Having been a Peter Jackson enthusiast since he was just that big, hairy New Zealand weirdo making thoroughly disreputable, hilariously offensive fare like “Meet The Feebles,” “Dead Alive” and the never-more-appropriately named “Bad Taste,” I’ve been thrilled at his mainstream success.

After his still-stunning true crime/fantasy/romance “Heavenly Creatures” brought him popular acclaim, Jackson launched his long-gestating “Lord of the Rings” trilogy and, it’s fair to say, conquered the world.

Hauling in a dragon’s hoard of both cash and critical high-fives, and even managing to please all but the most curmudgeonly Tolkien purists, the trilogy is a stunning feat of filmmaking – easily the greatest fantasy/sci fi literary adaptation ever. So it was only natural that Jackson would turn to the book that started it all and make a film of “The Hobbit.” Talk about a sure thing, right?

Well …

Look, it’s not that Jackson’s first (of three) Hobbit films (“The Hobbit: An Unexpected Journey”) was bad – or even anything like bad. Anchored by a truly lovely performance by the perfectly cast Martin Freeman as Bilbo Baggins, and packed with Jackson’s signature blend of action, humor and technical mastery, the film is consistently entertaining, and “The Hobbit: The Desolation of Smaug,” opening tomorrow, promises more of the same.

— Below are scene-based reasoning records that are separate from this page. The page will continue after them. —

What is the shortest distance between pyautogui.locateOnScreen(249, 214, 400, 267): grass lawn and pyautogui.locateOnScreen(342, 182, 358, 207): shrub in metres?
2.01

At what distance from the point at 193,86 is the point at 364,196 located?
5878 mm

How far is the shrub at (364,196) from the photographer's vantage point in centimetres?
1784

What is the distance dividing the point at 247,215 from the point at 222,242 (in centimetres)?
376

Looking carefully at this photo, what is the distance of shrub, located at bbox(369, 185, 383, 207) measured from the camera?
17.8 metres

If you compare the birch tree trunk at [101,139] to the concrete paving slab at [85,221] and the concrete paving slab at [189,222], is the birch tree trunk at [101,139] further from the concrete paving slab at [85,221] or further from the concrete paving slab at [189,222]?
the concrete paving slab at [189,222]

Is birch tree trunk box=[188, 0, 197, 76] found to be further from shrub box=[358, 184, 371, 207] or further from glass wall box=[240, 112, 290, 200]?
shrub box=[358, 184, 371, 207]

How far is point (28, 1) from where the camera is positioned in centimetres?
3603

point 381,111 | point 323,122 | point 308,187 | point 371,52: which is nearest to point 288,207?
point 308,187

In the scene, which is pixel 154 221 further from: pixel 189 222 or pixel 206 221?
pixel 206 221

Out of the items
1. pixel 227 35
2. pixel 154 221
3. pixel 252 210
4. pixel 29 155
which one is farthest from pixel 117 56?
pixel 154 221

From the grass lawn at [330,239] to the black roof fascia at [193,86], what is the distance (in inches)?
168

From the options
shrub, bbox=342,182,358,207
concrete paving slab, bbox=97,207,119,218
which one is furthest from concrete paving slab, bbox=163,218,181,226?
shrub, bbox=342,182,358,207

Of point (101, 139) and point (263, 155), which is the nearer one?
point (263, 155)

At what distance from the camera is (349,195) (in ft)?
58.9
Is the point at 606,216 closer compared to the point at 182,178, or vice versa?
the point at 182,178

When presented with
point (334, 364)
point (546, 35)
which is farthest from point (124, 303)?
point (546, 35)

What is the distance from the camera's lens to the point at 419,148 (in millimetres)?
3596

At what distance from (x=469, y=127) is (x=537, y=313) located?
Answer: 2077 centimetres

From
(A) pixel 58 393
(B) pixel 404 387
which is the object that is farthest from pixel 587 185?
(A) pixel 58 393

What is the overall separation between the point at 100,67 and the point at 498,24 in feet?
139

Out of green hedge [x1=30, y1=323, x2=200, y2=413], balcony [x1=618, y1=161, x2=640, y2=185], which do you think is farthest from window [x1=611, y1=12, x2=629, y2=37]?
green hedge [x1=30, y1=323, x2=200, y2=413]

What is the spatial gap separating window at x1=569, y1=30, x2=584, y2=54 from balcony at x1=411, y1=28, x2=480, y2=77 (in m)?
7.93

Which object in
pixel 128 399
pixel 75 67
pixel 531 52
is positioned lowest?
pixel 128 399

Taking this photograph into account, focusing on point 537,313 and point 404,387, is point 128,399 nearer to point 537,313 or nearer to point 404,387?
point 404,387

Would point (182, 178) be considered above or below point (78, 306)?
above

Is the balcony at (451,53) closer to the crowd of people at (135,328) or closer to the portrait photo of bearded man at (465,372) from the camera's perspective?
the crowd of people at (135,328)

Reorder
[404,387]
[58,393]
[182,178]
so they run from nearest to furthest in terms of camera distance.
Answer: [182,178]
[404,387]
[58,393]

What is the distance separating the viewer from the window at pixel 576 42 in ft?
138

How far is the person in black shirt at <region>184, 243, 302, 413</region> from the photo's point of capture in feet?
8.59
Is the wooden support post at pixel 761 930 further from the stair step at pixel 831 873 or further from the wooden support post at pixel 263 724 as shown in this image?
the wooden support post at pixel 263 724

So what am I complaining about?

Unlike the “LOTR” trilogy, Jackson’s decision to turn the smaller-scale, more unassuming “Hobbit” into another nine-hour, three-film epic suffers from a certain thinness. With less to draw from and more time to fill, the first film felt padded, with Bilbo and his gaggle of companions engaging in a series of loud, extended, IMAX-friendly action sequences that often devolve into chaotic busyness. For a three-hour movie, the whole enterprise often seems rushed, and under-dramatized.

Adaptations are a tricky business, and while it seems ungrateful to fault Jackson for overambition, well, that’s what I’m doing.

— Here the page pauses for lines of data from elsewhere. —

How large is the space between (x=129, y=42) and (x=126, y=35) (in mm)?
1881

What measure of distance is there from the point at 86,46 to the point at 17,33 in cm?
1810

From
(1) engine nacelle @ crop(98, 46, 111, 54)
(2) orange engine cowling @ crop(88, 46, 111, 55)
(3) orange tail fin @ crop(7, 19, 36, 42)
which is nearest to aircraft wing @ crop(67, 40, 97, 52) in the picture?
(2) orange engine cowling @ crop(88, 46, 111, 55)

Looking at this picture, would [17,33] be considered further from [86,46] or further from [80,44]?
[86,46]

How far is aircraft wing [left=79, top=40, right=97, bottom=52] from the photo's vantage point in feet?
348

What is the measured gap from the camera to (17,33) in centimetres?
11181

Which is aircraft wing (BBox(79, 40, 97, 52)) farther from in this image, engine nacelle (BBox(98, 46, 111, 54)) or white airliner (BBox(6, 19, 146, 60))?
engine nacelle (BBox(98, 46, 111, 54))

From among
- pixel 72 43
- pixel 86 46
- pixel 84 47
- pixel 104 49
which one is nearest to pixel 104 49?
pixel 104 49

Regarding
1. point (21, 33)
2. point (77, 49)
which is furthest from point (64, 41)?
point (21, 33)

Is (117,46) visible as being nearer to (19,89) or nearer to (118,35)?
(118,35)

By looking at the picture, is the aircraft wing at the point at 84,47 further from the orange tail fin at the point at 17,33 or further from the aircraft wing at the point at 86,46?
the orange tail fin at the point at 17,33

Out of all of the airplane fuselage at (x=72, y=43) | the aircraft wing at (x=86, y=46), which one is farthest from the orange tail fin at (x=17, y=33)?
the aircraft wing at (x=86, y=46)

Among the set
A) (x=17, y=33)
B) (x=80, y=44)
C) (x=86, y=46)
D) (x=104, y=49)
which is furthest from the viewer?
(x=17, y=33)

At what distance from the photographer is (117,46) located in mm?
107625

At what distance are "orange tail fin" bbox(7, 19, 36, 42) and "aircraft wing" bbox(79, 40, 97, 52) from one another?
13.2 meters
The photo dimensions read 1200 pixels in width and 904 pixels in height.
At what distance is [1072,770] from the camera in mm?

Of course, it’s possible to take things too far the other way, as witnessed by David Lynch’s disastrous screen adaptation of Frank Herbert’s equally epic “Dune.” And while the resulting film doesn’t exactly clamor for another two installments, trying to cram the book’s approximately 10,000 characters into its studio-mandated two hours made for an incoherent mess. Initial audiences were provided with cheat sheets to make some sort of sense of what followed. It didn’t help.

Tolkien’s creation endured its own calamitous screen abridgment when “Rudolph the Red-Nosed Reindeer” animators Rankin/Bass compressed “The Hobbit” and all three “Lord of the Rings” novels into two 90-minute cartoons that, apart from some truly atrocious character designs (the hobbits look like squat maiden aunts while Gollum resembles some sort of monkey-frog), turn the saga into a crudely drawn atrocity. (Cult animator Ralph Bakshi’s “Lord of the Rings,” while marginally better, suffered from the same streamlined dumbing-down, and Bakshi’s trademark penny-pinching.)

So what does “The Hobbit’s” troubled screen history tell us? Well, perhaps sometimes it’s preferable to curl up with a good book.

Dennis Perkins is a Portland freelance writer.